I’m greeted by the two pit masters manning this monster: Robin Ventura and E.J. Pfister. They have remained close since rewriting the OSU record books together on campus and now are two of the unofficial leaders of the annual post–Cowboy Pro-Am gathering.
“It’s just a great group of people,” Ventura says, handing me an absurdly delicious tri-tip sandwich slathered in homemade salsa. “I love coming back here.”
He’s not the only former OSU star who’s been pulled into the golf orbit. Jim Westermeyer, who played outside linebacker for the Cowboys in the early 1980s, is now a tailgate regular and a donor to the program. He repeats the same thing everyone else said this weekend: The golf program is hell-bent on success at the highest level, but the family atmosphere truly separates it. “That’s what makes it special,” he says.
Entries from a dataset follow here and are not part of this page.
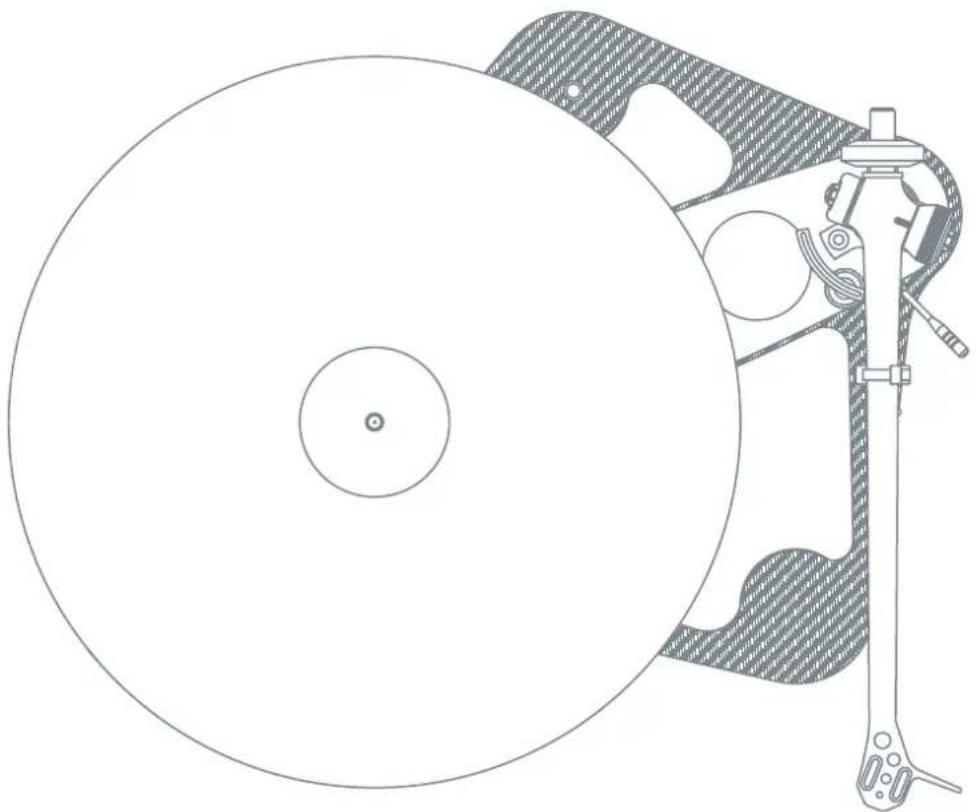 REGA Naia - 1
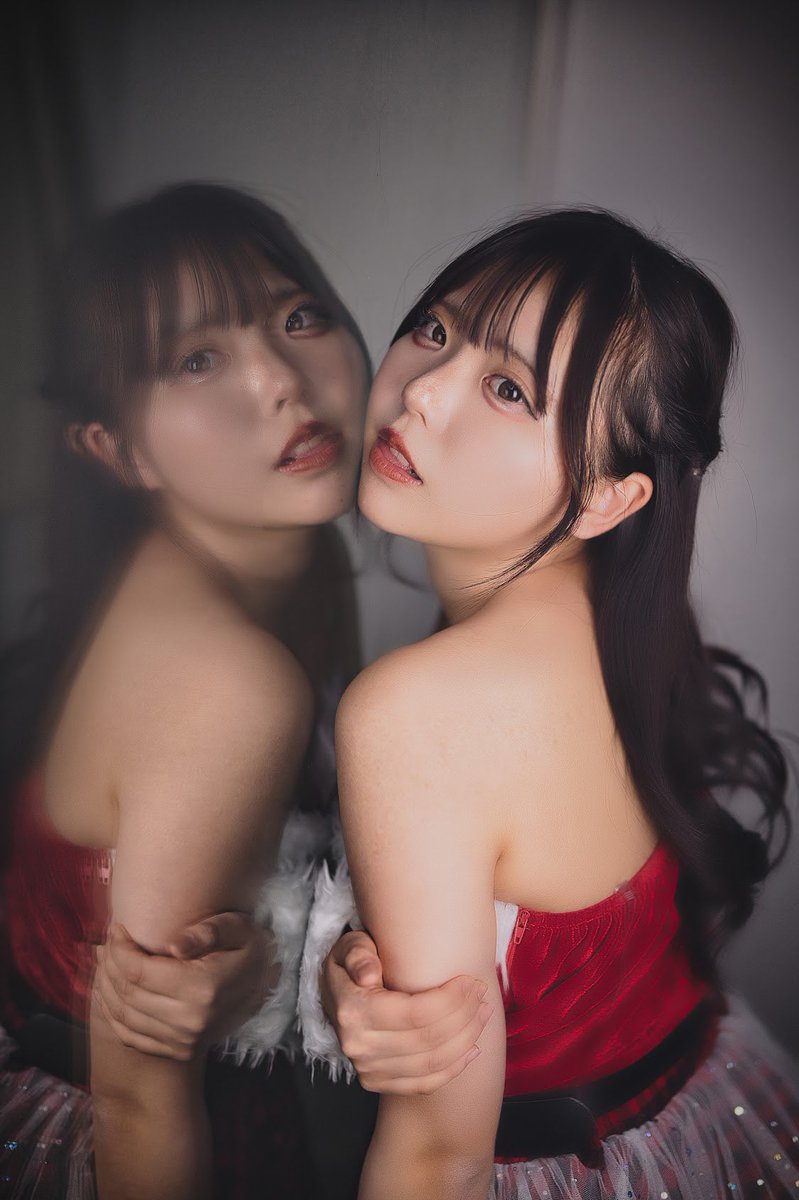 みかづき☪︎ (@mikazuki48) / Posts / X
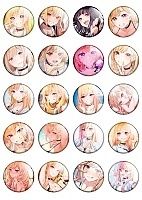        No.3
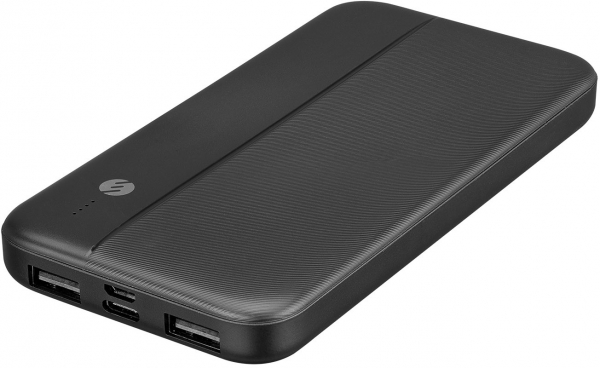 S-link IP-G10N 10000 mAh Powerbank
The midday sun sizzles through the remaining Saturday morning clouds as Verplank sidles up next to me and provides the most succinct answer to the question that brought me here. “It’s like I always tell people: If you want to play on the Tour, you come to Oklahoma State,” he says. “But we don’t let just anyone in the program.”
He turns his attention to the Michigan-Army game on the big screen and I continue my futile quest to count the flood of Sanders’ No. 21 replica jerseys getting ready for the game.
The black, moonless night hasn’t yet given way to the dawn, and my half-open eyes are still seeing orange. The Uber driver is happily blasting some hair-metal classics to properly wake me for an early flight out of OKC. Even in our standard driver-passenger conversation, the Stilly pride is unmistakable. He asks if I enjoyed my stay. Quite a bit, I reply. “You know,” he says with that easy, now-familiar Oklahoma drawl, “a lot of people tell me they love Stillwater much more than they expected. Most come back, and some even stay. You might too.”
The lights of Oklahoma City begin twinkling over the plains. “I’ve seen a million faces,” Bon Jovi wails, “and I’ve rocked ’em all.”